Lizzie se soltó de sus amigos y se volvió para enfrentarse a él.

–¡Por tu culpa y por la de los de tu calaña! –le espetó en un tono que se asemejaba más a un aullido agónico que a una frase–. ¡Nunca te lo perdonaré! ¿Me oyes? ¡Nunca!

–Nunca digas nunca jamás, Lizzie –le contestó él esbozando una leve sonrisa.

Capítulo 1

 

DAMON Gavros! ¡Cuánto tiempo!

«Damon Gavros». Lizzie se sintió desfallecer. Pero, sin duda, tenía que haber más de uno en Londres. Le faltó el aire cuando Stavros, su nervioso jefe, irrumpió en la cocina del restaurante mientras ella lavaba una montaña de platos. No, no había error posible. No tuvo que darse la vuelta para saber que se trataba del Damon Gavros que se temía. Lo sintió en cada fibra de su cuerpo. ¿Habían pasado de verdad once años desde la última vez que se habían visto?

Se apoyó en el fregadero y se preparó para un encuentro que no había esperado que sucediera, y mucho menos en su lugar de trabajo, donde se sentía segura.

En su mente aparecieron rápidas imágenes sucesivas de Damon. Era el único hombre que le había dejado una huella tan poderosa que no había conseguido olvidarlo. Y por más razones que el hecho de que fuera el hombre más carismático que había conocido.

–¡Bienvenido! –gritó Stavros, al borde de la histeria–. ¡Damon, por favor, entra en la cocina! ¡Ven aquí! Quiero presentarte a todo el mundo.

Lizzie se quedó inmóvil. Con la cabeza gacha y los puños cerrados dentro del agua llena de espuma, respiró hondo y revivió su antigua furia. Recordó que, once años antes, frente al edificio del tribunal, se había sentido inmensamente sola y que había maldecido a Damon Gavros por ser la causa.

Ahora se daba cuenta de que Damon y su padre habían hecho lo correcto y que toda la culpa la tenía el padre de Lizzie, que se había apropiado de los ahorros de mucha gente. Por aquel entonces, ella estaba tan confusa, enfadada y trastornada que no lo había entendido. Solo cuando, al volver a su casa, su madrastra la había echado a la calle, reconoció por fin que su padre era un sinvergüenza, y su esposa, una mujer despiadada y avariciosa.

No había olvidado a Damon, pero ¿dónde había estado esos once años?

No había formado parte de la vida de Lizzie, por supuesto. Ella no lo hacía responsable de nada, salvo de su ausencia. De hecho, le agradecía que le hubiera enriquecido enormemente la vida. Se preguntó qué pensaría de ella ahora.

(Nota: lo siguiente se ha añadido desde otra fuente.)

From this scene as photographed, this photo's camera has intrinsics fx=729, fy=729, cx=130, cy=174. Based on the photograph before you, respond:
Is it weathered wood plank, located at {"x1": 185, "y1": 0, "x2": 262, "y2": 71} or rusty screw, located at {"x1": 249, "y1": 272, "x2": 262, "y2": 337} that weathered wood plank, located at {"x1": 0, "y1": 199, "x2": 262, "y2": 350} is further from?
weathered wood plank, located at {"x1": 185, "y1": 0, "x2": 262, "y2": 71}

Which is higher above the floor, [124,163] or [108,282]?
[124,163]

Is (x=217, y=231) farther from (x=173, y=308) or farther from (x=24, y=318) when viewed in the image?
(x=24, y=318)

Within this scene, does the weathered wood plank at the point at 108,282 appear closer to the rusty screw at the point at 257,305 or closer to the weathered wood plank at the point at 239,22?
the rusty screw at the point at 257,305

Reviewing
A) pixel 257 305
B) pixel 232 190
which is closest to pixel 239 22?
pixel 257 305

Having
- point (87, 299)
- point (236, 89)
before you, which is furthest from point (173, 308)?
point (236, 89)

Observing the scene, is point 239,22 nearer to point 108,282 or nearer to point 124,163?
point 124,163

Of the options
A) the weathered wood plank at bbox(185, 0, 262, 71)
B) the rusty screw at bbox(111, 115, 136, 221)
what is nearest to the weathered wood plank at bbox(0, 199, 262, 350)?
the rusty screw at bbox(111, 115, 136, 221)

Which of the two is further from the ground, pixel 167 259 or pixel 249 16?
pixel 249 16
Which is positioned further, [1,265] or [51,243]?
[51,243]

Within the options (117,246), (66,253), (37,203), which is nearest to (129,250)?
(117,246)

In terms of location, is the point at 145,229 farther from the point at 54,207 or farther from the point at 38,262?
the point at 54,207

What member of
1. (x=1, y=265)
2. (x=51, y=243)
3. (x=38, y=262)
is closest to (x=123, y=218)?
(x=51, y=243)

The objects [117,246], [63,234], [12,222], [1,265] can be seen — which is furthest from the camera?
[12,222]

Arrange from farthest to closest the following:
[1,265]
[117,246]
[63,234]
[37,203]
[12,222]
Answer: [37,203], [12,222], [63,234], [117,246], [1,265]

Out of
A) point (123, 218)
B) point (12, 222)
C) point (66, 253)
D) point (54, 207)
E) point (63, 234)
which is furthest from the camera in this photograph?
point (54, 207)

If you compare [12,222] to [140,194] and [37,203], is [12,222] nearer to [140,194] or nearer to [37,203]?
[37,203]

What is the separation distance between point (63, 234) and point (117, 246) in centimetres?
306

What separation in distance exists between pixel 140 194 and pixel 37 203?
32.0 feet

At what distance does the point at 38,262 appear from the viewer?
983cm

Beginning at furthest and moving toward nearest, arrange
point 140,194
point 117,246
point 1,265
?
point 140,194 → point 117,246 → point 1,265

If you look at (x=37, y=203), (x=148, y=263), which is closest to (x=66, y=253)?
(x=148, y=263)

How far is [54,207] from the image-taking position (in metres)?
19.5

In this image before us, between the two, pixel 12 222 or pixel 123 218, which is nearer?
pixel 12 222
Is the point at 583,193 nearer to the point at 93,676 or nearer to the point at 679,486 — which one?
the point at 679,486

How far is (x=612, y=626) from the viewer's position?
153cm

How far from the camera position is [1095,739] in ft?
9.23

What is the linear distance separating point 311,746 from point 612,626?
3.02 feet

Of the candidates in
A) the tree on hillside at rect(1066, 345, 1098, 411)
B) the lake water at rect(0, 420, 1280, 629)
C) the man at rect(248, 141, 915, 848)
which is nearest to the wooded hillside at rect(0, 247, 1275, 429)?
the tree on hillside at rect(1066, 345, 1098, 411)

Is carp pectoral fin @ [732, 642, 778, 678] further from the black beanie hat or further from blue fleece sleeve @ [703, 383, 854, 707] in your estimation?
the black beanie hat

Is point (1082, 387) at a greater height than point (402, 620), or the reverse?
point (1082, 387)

Años antes era una completa rebelde; ahora, totalmente convencional. ¿Le haría eso sospechar algo?

Se puso a temblar. Se había jurado no volver a tener relaciones sexuales después de Damon, y no solo porque ningún otro hombre pudiera comparársele.

Damon y Stavros se acercaban cada vez más, y el afecto mutuo que se demostraban recordó a Lizzie el que observó entre Damon y su padre después del juicio. ¡Cuánto los había envidiado! Tener alguien en quien confiar le parecía entonces un sueño imposible. Se daba cuenta ahora de que le habían hecho un favor al hacer que el juicio se celebrara, ya que había aprendido a valerse por sí misma y, aunque no tenía mucho, se ganaba la vida honradamente y era libre.

–¡Lizzie! Quiero presentarte a un buen amigo que acaba de volver de sus numerosos viajes. Damon Gavros.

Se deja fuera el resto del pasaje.